- TASK OBJECTIVE: What follows are records. Restate all of them word for word.

(Spatial reasoning records)
##############################

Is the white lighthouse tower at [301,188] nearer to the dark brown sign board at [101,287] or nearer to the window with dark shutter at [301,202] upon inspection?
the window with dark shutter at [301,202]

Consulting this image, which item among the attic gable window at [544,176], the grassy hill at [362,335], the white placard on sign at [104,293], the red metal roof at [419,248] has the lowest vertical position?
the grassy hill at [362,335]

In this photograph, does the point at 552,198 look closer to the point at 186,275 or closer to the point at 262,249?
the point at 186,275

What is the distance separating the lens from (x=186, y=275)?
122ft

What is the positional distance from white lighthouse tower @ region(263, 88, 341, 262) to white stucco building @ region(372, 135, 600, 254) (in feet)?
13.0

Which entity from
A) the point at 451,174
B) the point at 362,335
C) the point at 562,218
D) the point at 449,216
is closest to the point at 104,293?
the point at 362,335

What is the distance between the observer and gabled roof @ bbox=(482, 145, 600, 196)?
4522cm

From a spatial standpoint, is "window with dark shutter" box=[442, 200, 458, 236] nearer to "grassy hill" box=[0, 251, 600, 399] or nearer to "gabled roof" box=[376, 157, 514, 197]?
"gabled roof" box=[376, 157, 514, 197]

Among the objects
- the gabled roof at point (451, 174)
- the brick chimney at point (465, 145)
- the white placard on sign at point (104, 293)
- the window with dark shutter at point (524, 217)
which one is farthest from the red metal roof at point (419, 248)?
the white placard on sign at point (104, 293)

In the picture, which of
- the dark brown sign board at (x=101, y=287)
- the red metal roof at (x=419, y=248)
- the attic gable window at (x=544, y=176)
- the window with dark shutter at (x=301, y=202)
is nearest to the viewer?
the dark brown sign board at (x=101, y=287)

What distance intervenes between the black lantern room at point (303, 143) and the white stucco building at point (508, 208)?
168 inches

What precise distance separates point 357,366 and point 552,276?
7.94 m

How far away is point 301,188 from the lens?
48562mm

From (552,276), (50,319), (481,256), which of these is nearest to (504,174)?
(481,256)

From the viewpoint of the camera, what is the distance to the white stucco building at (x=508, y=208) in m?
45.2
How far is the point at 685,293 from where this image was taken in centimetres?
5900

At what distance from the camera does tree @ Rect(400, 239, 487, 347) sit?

##############################

- OUTPUT FOR THIS EXERCISE:
Is the white lighthouse tower at [301,188] nearer to the dark brown sign board at [101,287] or nearer to the window with dark shutter at [301,202] upon inspection?
the window with dark shutter at [301,202]

Consulting this image, which item among the attic gable window at [544,176], the grassy hill at [362,335], the white placard on sign at [104,293], the red metal roof at [419,248] has the lowest vertical position?
the grassy hill at [362,335]

In this photograph, does the point at 552,198 look closer to the point at 186,275 or closer to the point at 262,249?
the point at 186,275

What is the distance separating the lens from (x=186, y=275)?
122ft

What is the positional distance from white lighthouse tower @ region(263, 88, 341, 262) to white stucco building @ region(372, 135, 600, 254) (in feet)?
13.0

Which entity from
A) the point at 451,174
B) the point at 362,335
C) the point at 562,218
D) the point at 449,216
is closest to the point at 104,293?
the point at 362,335

What is the distance between the observer and gabled roof @ bbox=(482, 145, 600, 196)?
4522cm

From a spatial standpoint, is "window with dark shutter" box=[442, 200, 458, 236] nearer to "grassy hill" box=[0, 251, 600, 399] or nearer to "gabled roof" box=[376, 157, 514, 197]?
"gabled roof" box=[376, 157, 514, 197]

Among the objects
- the gabled roof at point (451, 174)
- the brick chimney at point (465, 145)
- the white placard on sign at point (104, 293)
- the window with dark shutter at point (524, 217)
which one is farthest from the red metal roof at point (419, 248)?
the white placard on sign at point (104, 293)

In the picture, which of
- the dark brown sign board at (x=101, y=287)
- the red metal roof at (x=419, y=248)
- the attic gable window at (x=544, y=176)
- the window with dark shutter at (x=301, y=202)
is nearest to the viewer?
the dark brown sign board at (x=101, y=287)

What distance intervenes between the black lantern room at point (303, 143) and the white stucco building at point (508, 208)?
168 inches

What precise distance separates point 357,366 and point 552,276?
7.94 m

How far away is point 301,188 from the lens?
48562mm

From (552,276), (50,319), (481,256), which of these is nearest to (504,174)?
(481,256)

From the viewpoint of the camera, what is the distance to the white stucco building at (x=508, y=208) in m?
45.2
How far is the point at 685,293 from where this image was taken in centimetres?
5900

At what distance from the camera does tree @ Rect(400, 239, 487, 347) sit?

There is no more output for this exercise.